■ **Problem to solve**: State how many lines of the data below contain the string "right". Reply with the number alone.

::::

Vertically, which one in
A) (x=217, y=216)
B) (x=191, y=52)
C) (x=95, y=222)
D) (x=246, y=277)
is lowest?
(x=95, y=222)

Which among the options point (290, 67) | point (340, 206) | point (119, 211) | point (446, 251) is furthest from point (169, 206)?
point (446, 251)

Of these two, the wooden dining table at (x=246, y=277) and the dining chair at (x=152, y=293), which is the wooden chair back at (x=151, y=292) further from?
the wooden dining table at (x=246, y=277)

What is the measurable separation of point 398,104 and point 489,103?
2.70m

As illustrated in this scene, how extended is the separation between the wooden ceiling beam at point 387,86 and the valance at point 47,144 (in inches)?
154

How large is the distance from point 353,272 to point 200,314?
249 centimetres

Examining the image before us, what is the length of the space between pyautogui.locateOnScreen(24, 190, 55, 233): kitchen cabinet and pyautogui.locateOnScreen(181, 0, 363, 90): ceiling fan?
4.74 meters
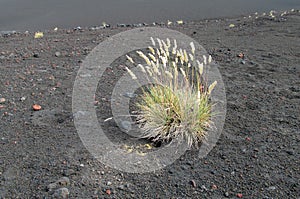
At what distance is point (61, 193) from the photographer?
2502 mm

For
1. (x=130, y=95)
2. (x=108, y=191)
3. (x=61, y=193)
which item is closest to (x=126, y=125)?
(x=130, y=95)

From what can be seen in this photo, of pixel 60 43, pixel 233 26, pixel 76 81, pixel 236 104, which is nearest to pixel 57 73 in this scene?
pixel 76 81

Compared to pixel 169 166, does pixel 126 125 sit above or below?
above

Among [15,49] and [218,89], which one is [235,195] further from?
[15,49]

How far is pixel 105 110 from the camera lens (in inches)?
143

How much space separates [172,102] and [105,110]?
81 cm

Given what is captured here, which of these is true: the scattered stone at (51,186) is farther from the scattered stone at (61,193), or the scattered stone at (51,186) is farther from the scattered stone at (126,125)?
the scattered stone at (126,125)

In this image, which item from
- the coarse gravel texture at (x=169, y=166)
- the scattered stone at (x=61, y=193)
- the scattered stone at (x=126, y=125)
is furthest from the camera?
the scattered stone at (x=126, y=125)

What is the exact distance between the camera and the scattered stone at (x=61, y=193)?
2.49 m

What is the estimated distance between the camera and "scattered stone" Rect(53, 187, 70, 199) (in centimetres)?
249

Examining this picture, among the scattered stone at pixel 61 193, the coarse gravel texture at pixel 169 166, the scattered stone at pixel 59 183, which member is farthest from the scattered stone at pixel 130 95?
the scattered stone at pixel 61 193

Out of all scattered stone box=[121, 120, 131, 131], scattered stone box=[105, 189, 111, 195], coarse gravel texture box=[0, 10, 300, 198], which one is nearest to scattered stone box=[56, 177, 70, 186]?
coarse gravel texture box=[0, 10, 300, 198]

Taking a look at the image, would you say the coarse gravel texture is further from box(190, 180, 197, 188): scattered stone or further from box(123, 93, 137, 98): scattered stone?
box(123, 93, 137, 98): scattered stone

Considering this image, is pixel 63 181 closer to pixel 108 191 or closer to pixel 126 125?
pixel 108 191
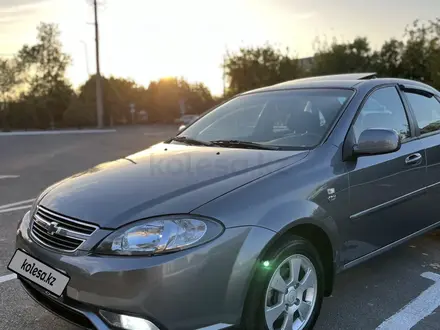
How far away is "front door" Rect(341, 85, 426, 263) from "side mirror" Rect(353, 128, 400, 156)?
10cm

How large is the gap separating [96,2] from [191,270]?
40.2 m

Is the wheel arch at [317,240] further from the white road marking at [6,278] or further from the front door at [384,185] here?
the white road marking at [6,278]

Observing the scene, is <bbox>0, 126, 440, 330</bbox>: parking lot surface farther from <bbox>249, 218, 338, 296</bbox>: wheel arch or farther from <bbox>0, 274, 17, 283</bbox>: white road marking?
<bbox>249, 218, 338, 296</bbox>: wheel arch

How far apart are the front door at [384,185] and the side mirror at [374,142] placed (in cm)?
10

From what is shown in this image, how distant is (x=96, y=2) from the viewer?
38.1 metres

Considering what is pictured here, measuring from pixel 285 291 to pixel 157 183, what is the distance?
949mm

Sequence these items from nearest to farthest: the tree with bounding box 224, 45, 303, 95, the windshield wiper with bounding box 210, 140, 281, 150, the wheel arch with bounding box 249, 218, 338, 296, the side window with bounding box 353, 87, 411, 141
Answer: the wheel arch with bounding box 249, 218, 338, 296 < the windshield wiper with bounding box 210, 140, 281, 150 < the side window with bounding box 353, 87, 411, 141 < the tree with bounding box 224, 45, 303, 95

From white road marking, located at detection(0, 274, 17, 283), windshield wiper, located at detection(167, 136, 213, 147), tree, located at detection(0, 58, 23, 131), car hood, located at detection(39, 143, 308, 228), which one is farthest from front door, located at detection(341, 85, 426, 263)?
tree, located at detection(0, 58, 23, 131)

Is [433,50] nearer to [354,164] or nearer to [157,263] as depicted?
[354,164]

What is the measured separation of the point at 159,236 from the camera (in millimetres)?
2164

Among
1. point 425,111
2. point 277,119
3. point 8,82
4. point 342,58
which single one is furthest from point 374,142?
point 8,82

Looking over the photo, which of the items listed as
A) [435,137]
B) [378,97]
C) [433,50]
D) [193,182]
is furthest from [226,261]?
[433,50]

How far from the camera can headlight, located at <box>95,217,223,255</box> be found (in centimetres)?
214

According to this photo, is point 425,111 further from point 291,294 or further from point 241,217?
point 241,217
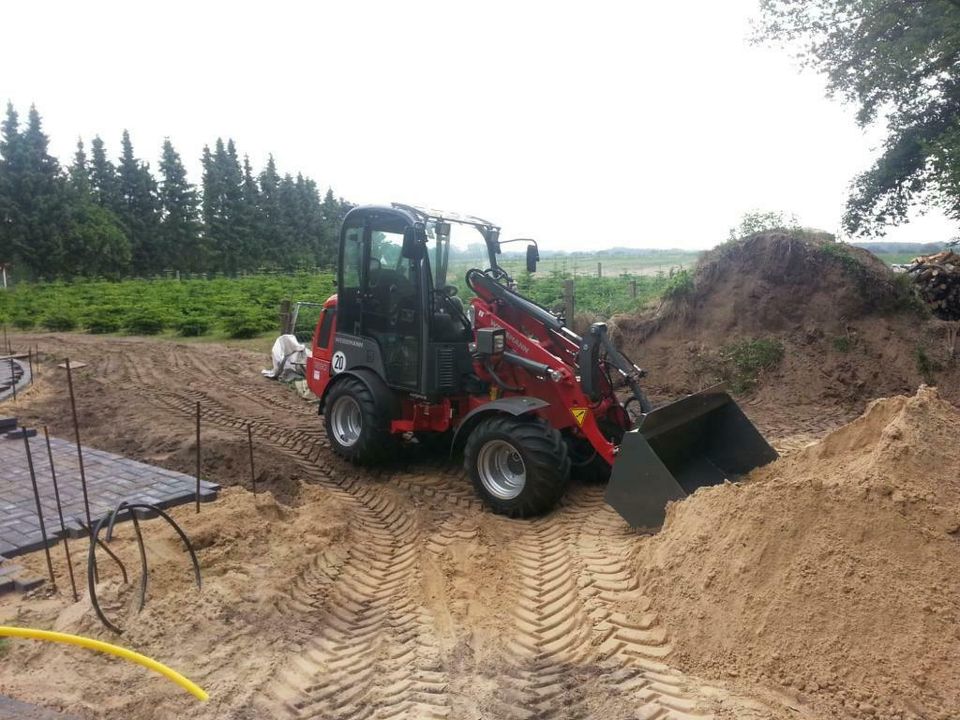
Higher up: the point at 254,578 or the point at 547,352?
the point at 547,352

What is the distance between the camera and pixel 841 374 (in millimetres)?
9273

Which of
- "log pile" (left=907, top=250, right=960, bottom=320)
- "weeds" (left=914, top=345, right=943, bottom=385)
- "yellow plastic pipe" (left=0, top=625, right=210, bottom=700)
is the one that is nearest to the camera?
"yellow plastic pipe" (left=0, top=625, right=210, bottom=700)

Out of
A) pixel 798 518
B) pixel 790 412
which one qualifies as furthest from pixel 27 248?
pixel 798 518

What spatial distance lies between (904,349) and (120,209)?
164 ft

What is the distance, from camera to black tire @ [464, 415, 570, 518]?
5.23 metres

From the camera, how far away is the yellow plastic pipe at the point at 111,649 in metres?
3.08

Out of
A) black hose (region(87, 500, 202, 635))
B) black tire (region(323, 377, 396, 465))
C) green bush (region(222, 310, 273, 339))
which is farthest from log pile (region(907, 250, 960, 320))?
green bush (region(222, 310, 273, 339))

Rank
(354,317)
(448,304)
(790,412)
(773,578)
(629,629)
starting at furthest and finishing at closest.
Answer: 1. (790,412)
2. (354,317)
3. (448,304)
4. (629,629)
5. (773,578)

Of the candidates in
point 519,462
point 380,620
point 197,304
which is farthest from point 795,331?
point 197,304

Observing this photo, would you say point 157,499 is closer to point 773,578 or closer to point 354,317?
point 354,317

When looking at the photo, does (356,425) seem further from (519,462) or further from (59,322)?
(59,322)

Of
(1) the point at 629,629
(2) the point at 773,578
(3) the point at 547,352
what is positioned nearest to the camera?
(2) the point at 773,578

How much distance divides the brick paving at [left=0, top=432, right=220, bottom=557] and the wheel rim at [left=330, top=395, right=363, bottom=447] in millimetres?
1565

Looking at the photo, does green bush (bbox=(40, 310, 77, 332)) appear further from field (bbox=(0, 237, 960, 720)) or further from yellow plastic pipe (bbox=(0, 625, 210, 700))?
yellow plastic pipe (bbox=(0, 625, 210, 700))
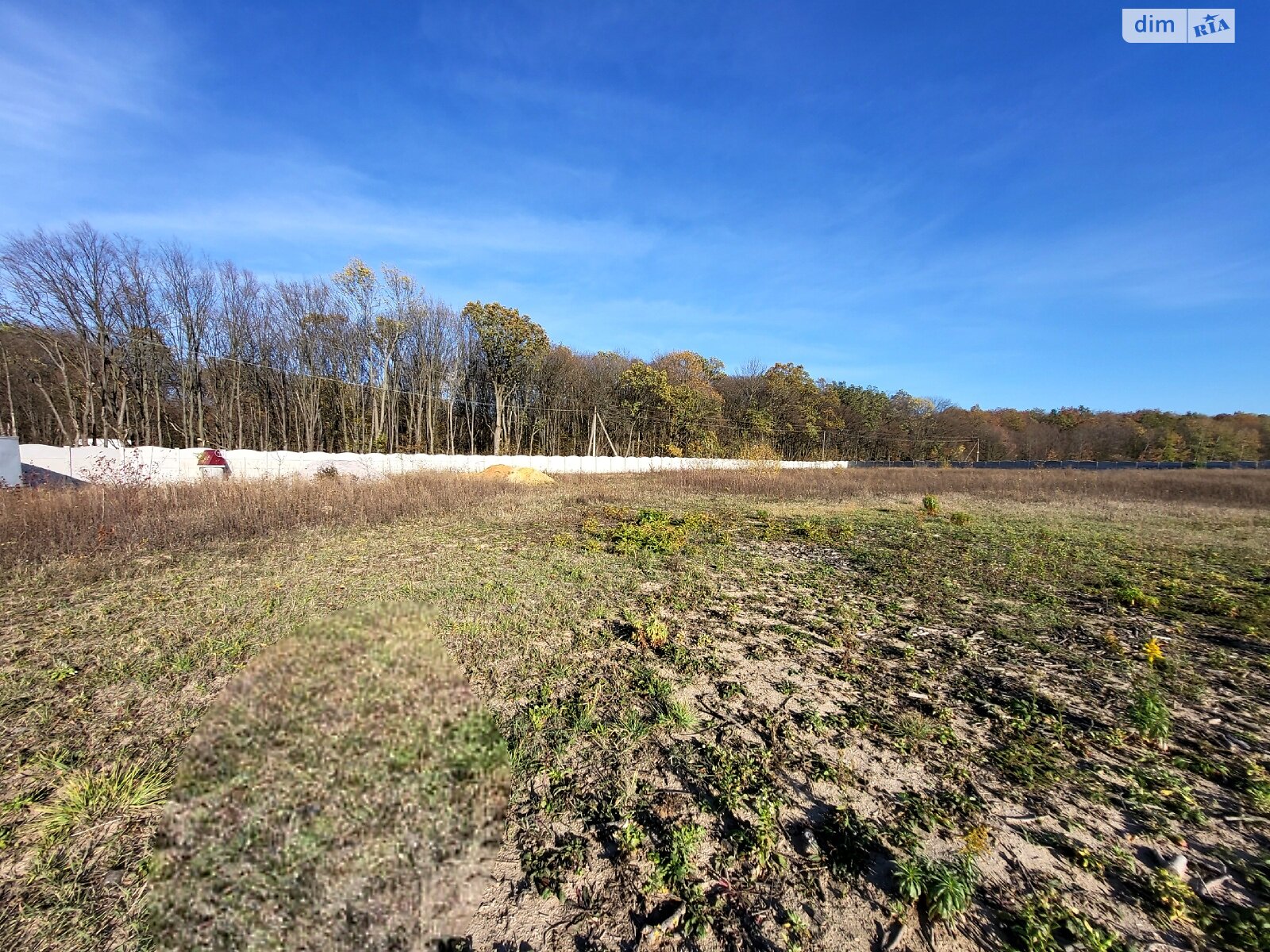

::::

■ **Solution to this problem**: 5